In religious Italy in the early 20th century, the newly imported tango was judged to be just too salacious. In 1914, just on the cusp of WWI, Pope Pius X asked for a private demonstration of the new dance craze and found it to be barbaric.
He advised that instead of this foreign lascivious dance, all Italians (and right-thinking Catholics everywhere) should adopt a dance that had its last step at the end of the 18th century – the Furlana, a dance of Venice. The name, variously given as Furlana, Furlane, Forlane, Fiulana, or Forlana comes from Friuli, the region around Venice.
It turns out that the Pope’s involvement was a lie created by the French press, and had been invented by Le Temps’ Italian correspondent, Jean Carrère, but after the story was picked up by Il Tempo newspaper in Rome, the news travelled the world anyway.
We can hear the pre-20th-century Furlana in the opera La Gioconda by Amilcare Ponchielli, written in 1876. It’s fast and jumping and doesn’t allow for any of that intimate contact the tango requires.
Amilcare Ponchielli: La Gioconda – Act I Scene 9: Carneval! Baccanal! (Milan La Scala Chorus; Milan La Scala Orchestra; Antonino Votto, cond.)
Overnight, composers and choreographers went into high-speed creation mode. The dance hadn’t been danced for at least 50 years or only existed in highly stylized opera-staged versions. What was the ‘real’ forlana? A Venetian dance teacher promoted his school by saying that he’s spoken with a Venetian octogenarian and found out the steps and a teacher in Rome said he’d found an old book that included Furlana choreography.

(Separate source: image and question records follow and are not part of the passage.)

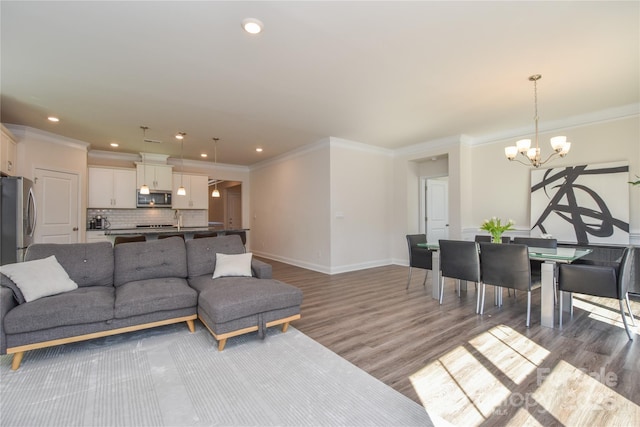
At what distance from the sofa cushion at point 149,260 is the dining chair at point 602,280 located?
4345 mm

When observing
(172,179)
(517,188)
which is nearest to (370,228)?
(517,188)

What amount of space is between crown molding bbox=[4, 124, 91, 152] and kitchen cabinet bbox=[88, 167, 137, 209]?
0.60 metres

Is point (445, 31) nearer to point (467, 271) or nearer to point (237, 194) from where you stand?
point (467, 271)

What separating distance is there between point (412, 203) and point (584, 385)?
486 cm

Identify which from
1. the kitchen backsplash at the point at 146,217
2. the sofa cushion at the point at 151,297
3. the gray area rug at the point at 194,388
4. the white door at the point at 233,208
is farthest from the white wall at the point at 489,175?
the white door at the point at 233,208

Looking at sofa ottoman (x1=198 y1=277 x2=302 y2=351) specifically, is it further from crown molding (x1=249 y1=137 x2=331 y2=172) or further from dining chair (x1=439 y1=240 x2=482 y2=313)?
crown molding (x1=249 y1=137 x2=331 y2=172)

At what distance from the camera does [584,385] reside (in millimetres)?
2020

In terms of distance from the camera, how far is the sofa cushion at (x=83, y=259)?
116 inches

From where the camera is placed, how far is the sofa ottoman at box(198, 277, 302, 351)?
252 cm

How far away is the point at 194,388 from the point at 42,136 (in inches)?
227

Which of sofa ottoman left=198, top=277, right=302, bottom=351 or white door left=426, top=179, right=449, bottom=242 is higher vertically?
white door left=426, top=179, right=449, bottom=242

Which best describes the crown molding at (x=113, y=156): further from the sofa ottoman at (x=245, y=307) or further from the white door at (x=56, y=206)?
the sofa ottoman at (x=245, y=307)

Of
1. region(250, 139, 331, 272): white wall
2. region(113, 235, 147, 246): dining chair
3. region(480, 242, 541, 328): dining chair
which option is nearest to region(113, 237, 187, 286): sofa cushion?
region(113, 235, 147, 246): dining chair

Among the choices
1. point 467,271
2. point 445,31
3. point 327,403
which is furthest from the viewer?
point 467,271
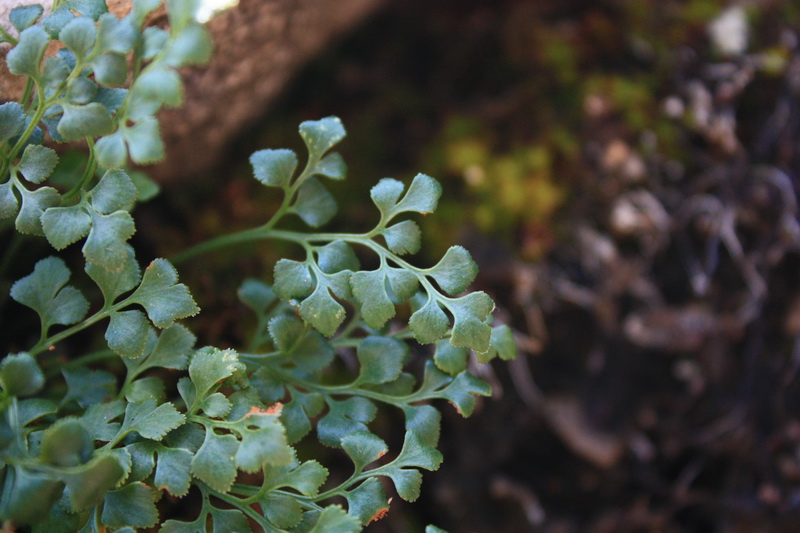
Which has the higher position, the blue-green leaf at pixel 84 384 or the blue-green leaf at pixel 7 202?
the blue-green leaf at pixel 7 202

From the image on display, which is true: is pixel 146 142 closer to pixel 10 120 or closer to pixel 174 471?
pixel 10 120

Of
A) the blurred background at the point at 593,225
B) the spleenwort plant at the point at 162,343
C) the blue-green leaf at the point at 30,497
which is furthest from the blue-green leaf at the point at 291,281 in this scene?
the blurred background at the point at 593,225

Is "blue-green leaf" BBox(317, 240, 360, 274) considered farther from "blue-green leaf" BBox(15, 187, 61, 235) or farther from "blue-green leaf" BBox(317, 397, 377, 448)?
"blue-green leaf" BBox(15, 187, 61, 235)

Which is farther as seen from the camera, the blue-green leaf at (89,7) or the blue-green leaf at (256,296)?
the blue-green leaf at (256,296)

The sheet music for the Furlana often mentioned that the dance was recommended by the Pope.
Other music made visible reference to the dance’s Venetian origins – notice the papal references.
Few of these works were recorded, but we do find traces of the Furlana in many composers’ works. Ignoring the pre–20th-century works by Tartini, Vitali, Couperin, and even Bach, we can find examples starting even before Pope Pius’ dictum.

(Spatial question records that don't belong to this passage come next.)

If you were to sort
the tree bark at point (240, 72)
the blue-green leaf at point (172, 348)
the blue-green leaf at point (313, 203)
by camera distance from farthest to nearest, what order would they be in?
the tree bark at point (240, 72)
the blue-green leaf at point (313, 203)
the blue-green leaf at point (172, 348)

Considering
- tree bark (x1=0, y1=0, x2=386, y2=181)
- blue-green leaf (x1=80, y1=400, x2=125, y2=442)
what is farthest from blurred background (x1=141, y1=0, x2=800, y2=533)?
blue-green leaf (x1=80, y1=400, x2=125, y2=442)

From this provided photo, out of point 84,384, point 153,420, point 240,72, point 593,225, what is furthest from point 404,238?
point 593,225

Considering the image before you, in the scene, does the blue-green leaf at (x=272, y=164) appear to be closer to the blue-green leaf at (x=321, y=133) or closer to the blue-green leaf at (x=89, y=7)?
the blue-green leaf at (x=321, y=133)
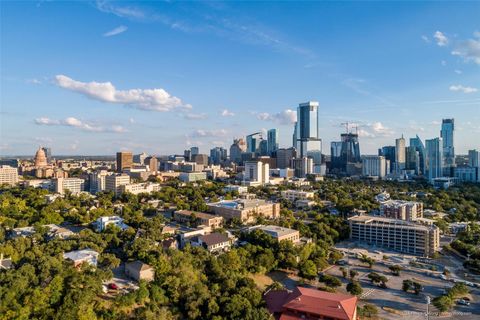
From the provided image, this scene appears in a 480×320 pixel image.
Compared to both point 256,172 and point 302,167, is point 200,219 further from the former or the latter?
point 302,167

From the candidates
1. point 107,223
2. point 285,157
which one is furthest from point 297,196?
point 285,157

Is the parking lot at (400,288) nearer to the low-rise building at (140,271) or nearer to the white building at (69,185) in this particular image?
the low-rise building at (140,271)

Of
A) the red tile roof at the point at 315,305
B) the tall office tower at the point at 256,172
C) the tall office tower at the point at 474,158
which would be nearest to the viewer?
the red tile roof at the point at 315,305

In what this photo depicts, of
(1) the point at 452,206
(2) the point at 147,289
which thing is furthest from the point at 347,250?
(1) the point at 452,206

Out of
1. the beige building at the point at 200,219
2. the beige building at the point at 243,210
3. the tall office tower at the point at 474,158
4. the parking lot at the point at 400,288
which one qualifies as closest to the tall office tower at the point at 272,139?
the tall office tower at the point at 474,158

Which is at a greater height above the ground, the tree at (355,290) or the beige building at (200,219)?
the beige building at (200,219)

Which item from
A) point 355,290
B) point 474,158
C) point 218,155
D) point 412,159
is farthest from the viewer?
point 218,155

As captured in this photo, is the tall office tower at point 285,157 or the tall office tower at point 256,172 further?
the tall office tower at point 285,157
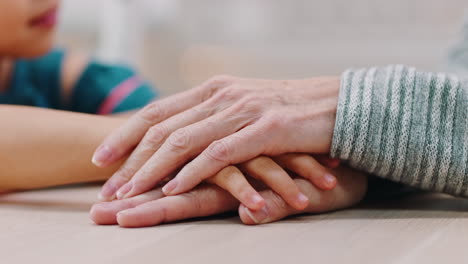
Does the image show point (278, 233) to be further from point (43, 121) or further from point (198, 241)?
point (43, 121)

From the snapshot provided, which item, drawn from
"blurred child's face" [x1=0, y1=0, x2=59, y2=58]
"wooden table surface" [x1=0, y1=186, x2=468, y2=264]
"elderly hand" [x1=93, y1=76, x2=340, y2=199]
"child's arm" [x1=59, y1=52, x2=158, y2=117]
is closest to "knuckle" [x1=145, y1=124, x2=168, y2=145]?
"elderly hand" [x1=93, y1=76, x2=340, y2=199]

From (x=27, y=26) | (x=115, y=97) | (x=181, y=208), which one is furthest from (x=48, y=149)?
(x=115, y=97)

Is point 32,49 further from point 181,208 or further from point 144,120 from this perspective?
point 181,208

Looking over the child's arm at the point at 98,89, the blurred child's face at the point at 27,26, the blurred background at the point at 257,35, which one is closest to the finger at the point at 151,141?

Three composers include Furlana dances in their works from the early 20th century, Pietro Mascagni included a Furlana in his 1901 opera Le maschere, but he was trying to evoke 18th-century styles.
Pietro Mascagni: Le Maschere – Furlana (Teatro Lirico Chorus; Teatro Lirico Orchestra; Tiziano Severini, cond.)
Another turn of the century work including a forlane was by Gustave Samazeuilh in his 1902 Piano Suite in G.
Gustave Samazeuilh: Piano Suite in G Minor – VI. Forlane (Olivier Chauzu, cond.)
Ottorino Respighi included one in his 1905 Suite, used for its folksy style.
Ottorino Respighi: Suite, P. 57 – No. 4. Furlana (Roberto Fabbriciani, flute; Abruzzese Symphony Orchestra; Nicola Paszkowski, cond.)
Maurice Ravel included one in his work in memory of Couperin in Le Tombeau de Couperin, written between 1914 and 1917, using it as an ancient dance.
Maurice Ravel: Le tombeau de Couperin – Forlane (François-Joël Thiollier, piano)
Tibor Harsányi included a Forlane in his 1924 collection of dances.
Tibor Harsányi: 12 petites pièces – No. 8. Forlane (Giorgio Koukl, piano)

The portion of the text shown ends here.